IPRA President’s News12 years, 9 months ago
Philip Sheppard provides an update on his activities as IPRA President, salutes an online re-design and draws attention to some important diary dates.
Before you began reading these words you will, I trust, have noticed some changes to the website on which they appear. In recent weeks our estimable designer Matthew Stuart has been busily engaged in revamping the IPRA website, including the Frontline pages which you are looking at now.
In our digital age, when so much information is sought, disseminated and exchanged online, it is imperative that an organisation of communicators such as IPRA takes its presence on the web seriously. (By the way, for some interesting insights into the online social media phenomenon, might I suggest that you read Bart de Vries’ excellent article on the subject in this very issue of Frontline, if you have not done so already).
We have set out to increase the utility and improve the design of our website, integrating this online magazine more tightly into the rest of the site and giving our homepage and other areas of the site a more contemporary appearance. Our aim is to make it easier for you to find and consume our content. We all – myself, our editor Robert Gray, aforementioned designer Matthew Stuart and the team at the IPRA Secretariat – hope that you will enjoy the changes we have made.
Constructive feedback of any kind is always appreciated. Please do not hesitate to let us know should you encounter any technical glitches or other teething troubles when visiting any part of the site. However, we ask for your patience with regard to the considerable amount of archive material we offer online. It may take us a few more weeks to link the bulk of this material, including back issues of Frontline, to our reconstructed site.
IPRA Code of Brussels
Now, on to other matters. In my capacity as IPRA President, I had the honour to lead a panel of three distinguished speakers at the US launch of the new IPRA Code of Brussels.
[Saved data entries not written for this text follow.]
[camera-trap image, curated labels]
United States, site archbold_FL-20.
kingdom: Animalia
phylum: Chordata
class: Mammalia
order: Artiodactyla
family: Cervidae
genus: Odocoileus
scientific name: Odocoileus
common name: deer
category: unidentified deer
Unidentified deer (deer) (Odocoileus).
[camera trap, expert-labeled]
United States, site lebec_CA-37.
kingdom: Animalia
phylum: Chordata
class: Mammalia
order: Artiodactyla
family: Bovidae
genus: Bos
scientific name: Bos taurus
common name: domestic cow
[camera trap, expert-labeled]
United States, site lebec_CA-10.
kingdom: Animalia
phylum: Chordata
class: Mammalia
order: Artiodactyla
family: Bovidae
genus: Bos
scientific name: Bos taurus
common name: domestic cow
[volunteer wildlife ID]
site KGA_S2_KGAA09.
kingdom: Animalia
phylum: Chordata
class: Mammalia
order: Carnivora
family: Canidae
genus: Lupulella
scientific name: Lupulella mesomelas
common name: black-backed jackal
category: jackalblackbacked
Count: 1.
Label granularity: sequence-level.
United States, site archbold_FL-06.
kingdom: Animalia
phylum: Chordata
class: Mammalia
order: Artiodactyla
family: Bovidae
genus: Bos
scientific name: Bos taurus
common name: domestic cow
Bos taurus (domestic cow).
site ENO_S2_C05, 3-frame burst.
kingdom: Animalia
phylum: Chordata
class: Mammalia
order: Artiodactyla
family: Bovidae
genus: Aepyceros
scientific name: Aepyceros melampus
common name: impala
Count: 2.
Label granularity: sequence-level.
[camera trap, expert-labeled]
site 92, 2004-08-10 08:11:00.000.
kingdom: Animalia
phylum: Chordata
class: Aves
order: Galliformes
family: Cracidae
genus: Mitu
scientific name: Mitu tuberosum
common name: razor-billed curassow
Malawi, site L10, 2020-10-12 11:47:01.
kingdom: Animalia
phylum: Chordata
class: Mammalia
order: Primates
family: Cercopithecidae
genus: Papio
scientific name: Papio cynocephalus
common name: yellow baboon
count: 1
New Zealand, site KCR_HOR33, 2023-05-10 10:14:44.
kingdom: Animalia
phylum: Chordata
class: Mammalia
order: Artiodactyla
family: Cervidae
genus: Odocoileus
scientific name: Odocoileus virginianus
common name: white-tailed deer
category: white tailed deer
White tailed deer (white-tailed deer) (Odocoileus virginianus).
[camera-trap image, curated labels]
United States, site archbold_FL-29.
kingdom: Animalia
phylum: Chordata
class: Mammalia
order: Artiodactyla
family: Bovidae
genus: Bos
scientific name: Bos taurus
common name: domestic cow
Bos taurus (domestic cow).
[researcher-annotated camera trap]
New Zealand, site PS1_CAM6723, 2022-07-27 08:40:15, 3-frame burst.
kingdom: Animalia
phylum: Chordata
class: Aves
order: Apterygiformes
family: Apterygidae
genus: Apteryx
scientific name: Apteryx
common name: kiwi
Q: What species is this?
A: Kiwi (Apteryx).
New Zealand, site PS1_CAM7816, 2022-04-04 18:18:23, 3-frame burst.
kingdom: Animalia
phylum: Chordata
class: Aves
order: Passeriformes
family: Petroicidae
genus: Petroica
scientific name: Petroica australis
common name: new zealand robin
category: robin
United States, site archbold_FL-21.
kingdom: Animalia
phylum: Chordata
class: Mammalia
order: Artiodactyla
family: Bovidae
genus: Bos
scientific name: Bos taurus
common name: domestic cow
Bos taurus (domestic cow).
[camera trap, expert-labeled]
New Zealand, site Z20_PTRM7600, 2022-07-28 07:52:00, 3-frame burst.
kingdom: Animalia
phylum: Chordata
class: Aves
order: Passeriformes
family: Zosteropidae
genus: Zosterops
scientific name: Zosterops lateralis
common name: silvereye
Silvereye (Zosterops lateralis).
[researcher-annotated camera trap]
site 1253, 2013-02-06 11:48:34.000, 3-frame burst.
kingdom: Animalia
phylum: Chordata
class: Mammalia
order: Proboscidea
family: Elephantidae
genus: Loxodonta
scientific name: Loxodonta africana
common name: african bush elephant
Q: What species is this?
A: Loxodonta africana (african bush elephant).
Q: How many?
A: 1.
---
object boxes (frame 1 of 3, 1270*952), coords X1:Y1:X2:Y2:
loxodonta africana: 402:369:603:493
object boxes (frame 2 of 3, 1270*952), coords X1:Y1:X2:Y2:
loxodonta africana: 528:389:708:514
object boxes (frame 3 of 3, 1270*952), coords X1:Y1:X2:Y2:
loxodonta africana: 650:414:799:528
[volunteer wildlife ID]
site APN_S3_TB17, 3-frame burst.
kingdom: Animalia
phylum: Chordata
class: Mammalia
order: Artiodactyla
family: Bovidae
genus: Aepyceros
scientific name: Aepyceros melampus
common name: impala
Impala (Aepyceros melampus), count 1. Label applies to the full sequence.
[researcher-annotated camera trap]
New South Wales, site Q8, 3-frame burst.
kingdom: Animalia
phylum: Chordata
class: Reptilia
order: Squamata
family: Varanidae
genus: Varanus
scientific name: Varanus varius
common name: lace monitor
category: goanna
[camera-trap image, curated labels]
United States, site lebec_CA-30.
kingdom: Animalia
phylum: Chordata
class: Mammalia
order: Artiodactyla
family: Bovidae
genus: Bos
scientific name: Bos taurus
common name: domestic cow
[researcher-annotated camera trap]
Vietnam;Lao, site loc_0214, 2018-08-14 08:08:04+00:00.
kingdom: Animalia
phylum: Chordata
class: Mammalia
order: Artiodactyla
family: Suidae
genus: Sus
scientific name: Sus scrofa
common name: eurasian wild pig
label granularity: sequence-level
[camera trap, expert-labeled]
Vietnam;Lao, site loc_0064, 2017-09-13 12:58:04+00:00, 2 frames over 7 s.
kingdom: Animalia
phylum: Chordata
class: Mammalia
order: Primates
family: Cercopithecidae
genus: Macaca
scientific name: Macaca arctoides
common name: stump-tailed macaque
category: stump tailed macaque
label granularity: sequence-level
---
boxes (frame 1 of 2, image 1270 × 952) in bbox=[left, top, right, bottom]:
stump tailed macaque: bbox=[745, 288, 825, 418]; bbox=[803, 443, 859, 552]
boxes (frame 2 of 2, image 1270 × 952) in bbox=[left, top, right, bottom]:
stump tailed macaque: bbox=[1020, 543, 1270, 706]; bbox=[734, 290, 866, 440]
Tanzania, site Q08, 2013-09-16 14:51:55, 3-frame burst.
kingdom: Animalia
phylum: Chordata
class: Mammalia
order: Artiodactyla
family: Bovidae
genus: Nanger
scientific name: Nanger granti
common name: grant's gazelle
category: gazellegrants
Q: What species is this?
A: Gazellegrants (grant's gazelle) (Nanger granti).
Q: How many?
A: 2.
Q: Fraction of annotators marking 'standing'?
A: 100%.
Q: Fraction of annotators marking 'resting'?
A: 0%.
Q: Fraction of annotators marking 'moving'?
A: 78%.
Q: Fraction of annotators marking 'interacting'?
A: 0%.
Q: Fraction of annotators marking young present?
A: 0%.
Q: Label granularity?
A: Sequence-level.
Speaking at the University of Miami in late February, I introduced the new code of conduct for public affairs, which was then commented upon by Roger Bolton, president of the Arthur Page Society, Dr Jay Black, editor of the Journal of Mass Media Ethics and Kenneth Goodman, co-director University of Miami Business School ethics program.
The event took place as part of the University’s communication week at the invitation of IPRA’s Don Stacks, professor of advertising and PR at the University. And the panel’s conclusions? A well-drafted code, balancing the aspirational parts of a code with the prohibitions in about the best way one can hope for.
European Lobbying Principles
IPRA has combined forces with two European public affairs groups to draft a common set of principles for the European Commission to consider as the basis for any future code of ethical conduct for lobbyists. Based on the work which led to the Code of Brussels, I worked with Lyn Trystman-Gray, president of SEAP, the Society of European Affairs Professionals and José Lalloum, new president of the consultancies body EPACA (European Public Affairs Consultancies’ Association), on the principles.
The final set of principles – which has a distinct similarity to the Code of Brussels –has been sent to European Commissioner Siim Kallas on behalf of the three groups. Such cooperation makes eminent sense: I am also a Board member of SEAP and a number of IPRA members in the consultancies world are also EPACA members.
Meanwhile, Commissioner Kallas’ thoughts, as expressed in a follow-up published in March 2007 to the European transparency initiative launched in May 2006, are moving towards a voluntary registration of financial interests for EU public affairs practitioners – a move which is causing a degree of discomfort in Brussels and raising questions of confidentiality and practicality.
Important Diary Dates
In March it was with immense pleasure that I launched the call for entries for our very own PR ‘Oscars’. The 16th IPRA Golden World Awards for Excellence is the biggest and most prestigious competition in the sphere of Public Relations. This year there are 25 categories.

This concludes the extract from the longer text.